15K help-center and policy documents, versioned with timestamps and access controls
200K historical support conversations with final agent resolution notes
A baseline RAG pipeline with hybrid retrieval already running in staging
Access to GPT-4.1-mini / GPT-4.1 class models, embeddings, and a small internal labeling budget (support QA team can label 800 examples)
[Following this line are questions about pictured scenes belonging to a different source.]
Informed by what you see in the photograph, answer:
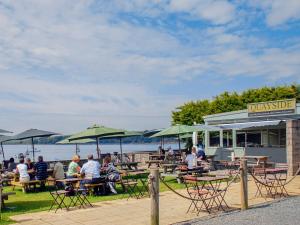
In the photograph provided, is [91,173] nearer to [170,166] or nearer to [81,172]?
[81,172]

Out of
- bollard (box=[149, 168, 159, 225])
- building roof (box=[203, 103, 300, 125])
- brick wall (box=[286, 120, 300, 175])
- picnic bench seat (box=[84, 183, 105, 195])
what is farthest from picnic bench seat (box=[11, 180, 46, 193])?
building roof (box=[203, 103, 300, 125])

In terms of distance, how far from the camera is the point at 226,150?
76.6 feet

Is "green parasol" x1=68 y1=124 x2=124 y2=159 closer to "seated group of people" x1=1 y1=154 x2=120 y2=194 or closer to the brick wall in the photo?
"seated group of people" x1=1 y1=154 x2=120 y2=194

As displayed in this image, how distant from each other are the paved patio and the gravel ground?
0.43m

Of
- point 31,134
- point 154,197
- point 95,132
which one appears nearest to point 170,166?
point 95,132

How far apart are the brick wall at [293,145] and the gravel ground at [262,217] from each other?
6.49m

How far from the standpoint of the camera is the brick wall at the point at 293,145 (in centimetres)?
1598

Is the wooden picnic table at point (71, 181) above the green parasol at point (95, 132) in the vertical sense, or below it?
below

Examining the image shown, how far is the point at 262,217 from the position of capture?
8578mm

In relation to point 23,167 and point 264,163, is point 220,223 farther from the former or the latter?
point 264,163

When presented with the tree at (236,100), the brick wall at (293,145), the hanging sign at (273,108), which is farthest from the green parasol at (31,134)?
the tree at (236,100)

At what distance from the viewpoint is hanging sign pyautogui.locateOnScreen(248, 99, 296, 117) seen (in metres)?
19.9

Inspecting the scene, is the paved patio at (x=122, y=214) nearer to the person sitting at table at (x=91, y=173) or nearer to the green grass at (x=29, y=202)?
the green grass at (x=29, y=202)

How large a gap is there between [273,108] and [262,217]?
13.0 m
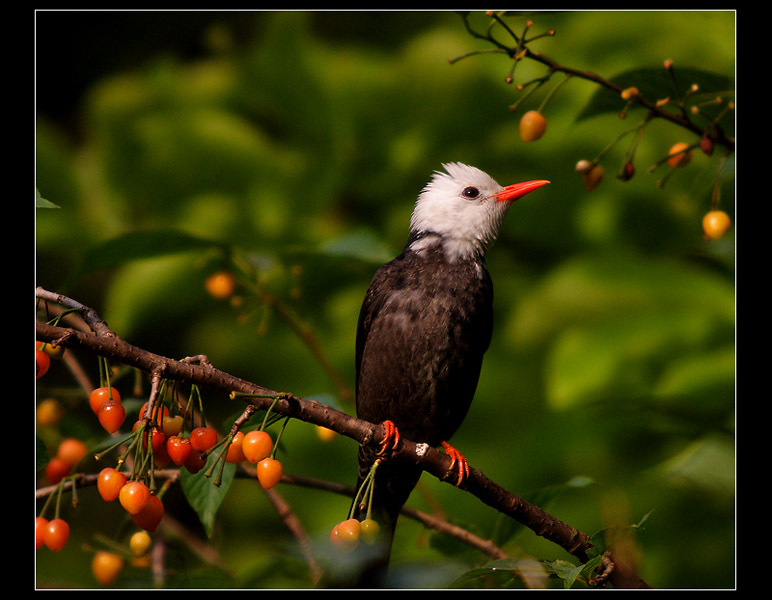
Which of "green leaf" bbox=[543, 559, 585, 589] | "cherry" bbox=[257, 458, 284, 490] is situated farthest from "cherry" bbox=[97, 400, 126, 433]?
"green leaf" bbox=[543, 559, 585, 589]

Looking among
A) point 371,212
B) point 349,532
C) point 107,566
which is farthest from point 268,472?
point 371,212

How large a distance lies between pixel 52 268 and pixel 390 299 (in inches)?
58.4

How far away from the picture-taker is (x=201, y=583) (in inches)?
72.3

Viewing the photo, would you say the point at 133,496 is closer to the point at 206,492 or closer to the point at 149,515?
the point at 149,515

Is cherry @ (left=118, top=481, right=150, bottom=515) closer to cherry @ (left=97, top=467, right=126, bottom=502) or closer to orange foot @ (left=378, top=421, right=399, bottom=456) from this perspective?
cherry @ (left=97, top=467, right=126, bottom=502)

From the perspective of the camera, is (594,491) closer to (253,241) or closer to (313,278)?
(313,278)

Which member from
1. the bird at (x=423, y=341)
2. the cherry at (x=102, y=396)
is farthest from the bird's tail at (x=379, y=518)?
the cherry at (x=102, y=396)

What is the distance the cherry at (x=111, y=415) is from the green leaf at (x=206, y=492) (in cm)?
30

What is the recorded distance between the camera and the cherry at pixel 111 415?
49.0 inches

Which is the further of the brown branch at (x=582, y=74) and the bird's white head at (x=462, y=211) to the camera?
the bird's white head at (x=462, y=211)

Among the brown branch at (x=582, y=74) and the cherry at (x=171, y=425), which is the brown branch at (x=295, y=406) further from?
the brown branch at (x=582, y=74)

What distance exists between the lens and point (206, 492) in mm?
1588

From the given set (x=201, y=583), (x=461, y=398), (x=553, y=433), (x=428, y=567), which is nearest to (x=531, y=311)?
(x=553, y=433)

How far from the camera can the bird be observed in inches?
83.7
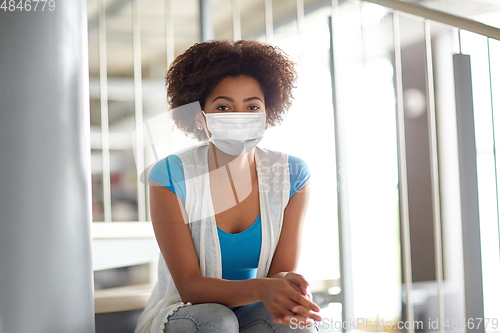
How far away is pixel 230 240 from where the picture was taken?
0.76m

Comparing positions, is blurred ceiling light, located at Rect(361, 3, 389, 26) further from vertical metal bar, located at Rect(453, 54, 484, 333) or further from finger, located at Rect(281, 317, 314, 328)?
finger, located at Rect(281, 317, 314, 328)

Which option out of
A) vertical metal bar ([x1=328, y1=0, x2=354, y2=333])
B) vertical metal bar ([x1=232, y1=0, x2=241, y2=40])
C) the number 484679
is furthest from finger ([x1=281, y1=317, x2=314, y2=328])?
the number 484679

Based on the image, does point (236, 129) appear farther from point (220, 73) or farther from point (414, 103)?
point (414, 103)

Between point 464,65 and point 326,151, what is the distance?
386 mm

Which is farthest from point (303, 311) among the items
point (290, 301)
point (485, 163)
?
point (485, 163)

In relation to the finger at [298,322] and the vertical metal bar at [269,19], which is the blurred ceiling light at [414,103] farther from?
the finger at [298,322]

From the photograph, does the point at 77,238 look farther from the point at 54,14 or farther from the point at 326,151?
the point at 326,151

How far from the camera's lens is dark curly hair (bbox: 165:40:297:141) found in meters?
0.73

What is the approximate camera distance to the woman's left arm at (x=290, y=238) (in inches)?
30.4

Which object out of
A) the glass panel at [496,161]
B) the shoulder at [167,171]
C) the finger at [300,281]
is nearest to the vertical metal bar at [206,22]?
the shoulder at [167,171]

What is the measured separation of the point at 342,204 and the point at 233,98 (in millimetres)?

Event logs containing user query, retrieved docs, model output, latency, cost, and whether the human agent edited the draft

Task

Design an evaluation framework to determine whether the LLM application is reliable for this customer-support use case. Define what “reliable” means and how you would measure it offline before launch.
Propose an online evaluation and monitoring plan after launch, including primary success metrics, guardrails, and alerting thresholds.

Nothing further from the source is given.